### TASK PROMPT:
Only one stretch of the data below is needed. Output the lines from the one with "body_size: -1287" up to and including the one with "window['fb5b6c29-54b1-40bc-99c3-d9798b4a319d'] = true;", exactly as they stand.

Stored data entries
════

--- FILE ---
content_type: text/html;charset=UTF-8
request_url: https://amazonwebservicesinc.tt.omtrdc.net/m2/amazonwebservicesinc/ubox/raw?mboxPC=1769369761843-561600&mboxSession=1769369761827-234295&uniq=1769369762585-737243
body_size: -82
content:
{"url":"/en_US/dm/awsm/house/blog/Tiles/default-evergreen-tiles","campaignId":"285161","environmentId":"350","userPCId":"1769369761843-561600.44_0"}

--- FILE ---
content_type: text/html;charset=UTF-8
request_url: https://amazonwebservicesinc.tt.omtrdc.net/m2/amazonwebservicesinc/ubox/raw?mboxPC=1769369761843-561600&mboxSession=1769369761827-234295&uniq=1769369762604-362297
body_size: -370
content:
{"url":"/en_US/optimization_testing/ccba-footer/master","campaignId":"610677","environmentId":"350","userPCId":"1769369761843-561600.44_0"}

════

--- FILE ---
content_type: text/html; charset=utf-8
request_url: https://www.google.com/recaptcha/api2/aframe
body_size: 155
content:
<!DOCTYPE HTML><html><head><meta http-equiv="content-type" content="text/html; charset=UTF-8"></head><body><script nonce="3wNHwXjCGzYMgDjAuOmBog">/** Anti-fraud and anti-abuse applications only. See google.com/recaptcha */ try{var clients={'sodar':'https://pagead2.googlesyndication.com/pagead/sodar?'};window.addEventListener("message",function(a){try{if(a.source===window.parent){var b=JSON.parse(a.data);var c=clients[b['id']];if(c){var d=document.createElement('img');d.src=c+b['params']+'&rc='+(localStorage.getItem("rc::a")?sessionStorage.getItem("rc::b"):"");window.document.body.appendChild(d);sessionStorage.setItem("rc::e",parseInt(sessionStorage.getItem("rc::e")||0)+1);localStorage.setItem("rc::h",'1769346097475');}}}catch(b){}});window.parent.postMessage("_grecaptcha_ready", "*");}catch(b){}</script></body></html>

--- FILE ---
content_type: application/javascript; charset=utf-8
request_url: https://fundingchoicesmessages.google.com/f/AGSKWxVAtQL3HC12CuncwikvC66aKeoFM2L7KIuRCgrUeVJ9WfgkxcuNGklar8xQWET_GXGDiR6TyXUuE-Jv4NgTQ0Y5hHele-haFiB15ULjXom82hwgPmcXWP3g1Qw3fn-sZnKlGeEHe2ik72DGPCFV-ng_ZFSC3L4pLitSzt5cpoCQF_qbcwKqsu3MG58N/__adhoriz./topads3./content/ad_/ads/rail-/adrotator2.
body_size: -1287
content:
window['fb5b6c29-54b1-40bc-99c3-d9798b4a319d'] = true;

════

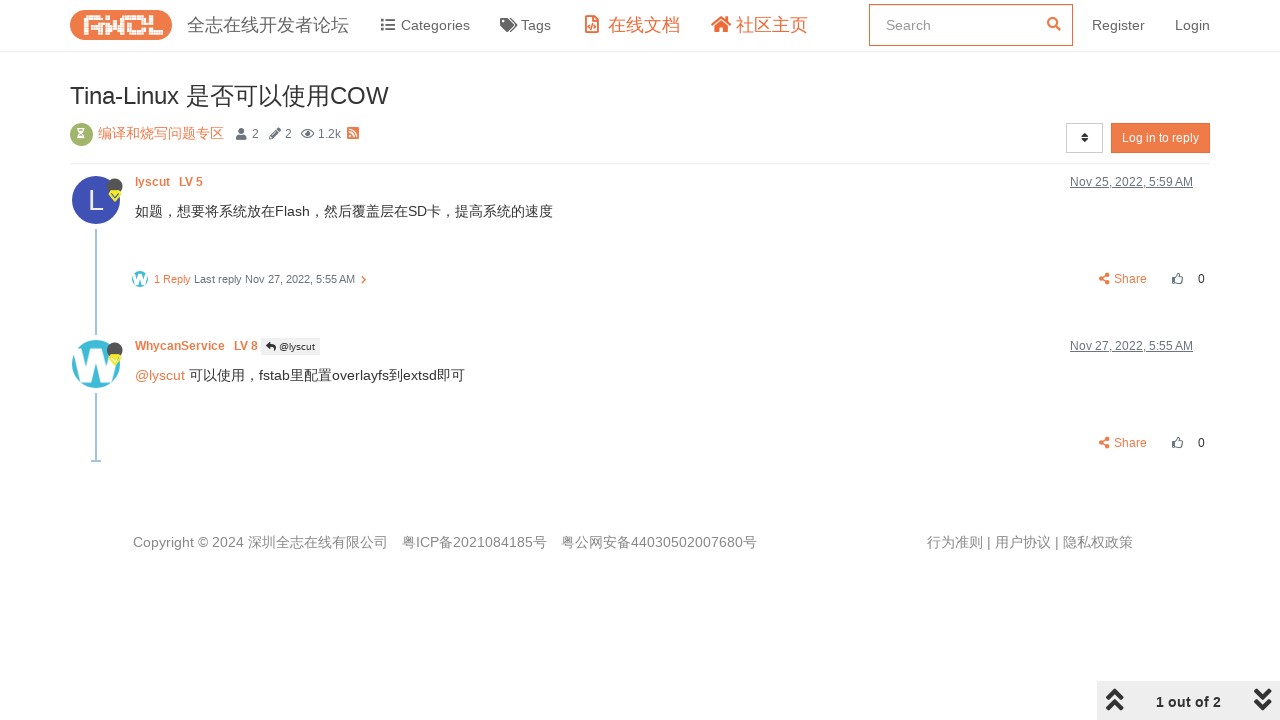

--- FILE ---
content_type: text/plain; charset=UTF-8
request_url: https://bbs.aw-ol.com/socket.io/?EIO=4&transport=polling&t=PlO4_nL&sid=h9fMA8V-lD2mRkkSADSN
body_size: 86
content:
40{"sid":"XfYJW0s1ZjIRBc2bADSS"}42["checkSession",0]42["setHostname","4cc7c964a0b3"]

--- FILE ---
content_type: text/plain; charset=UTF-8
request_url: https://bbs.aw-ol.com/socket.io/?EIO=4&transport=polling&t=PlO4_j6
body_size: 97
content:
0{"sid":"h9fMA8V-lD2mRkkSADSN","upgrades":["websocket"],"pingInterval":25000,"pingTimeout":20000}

════

### OUTPUT OF THE TASK:
body_size: -1287
content:
window['fb5b6c29-54b1-40bc-99c3-d9798b4a319d'] = true;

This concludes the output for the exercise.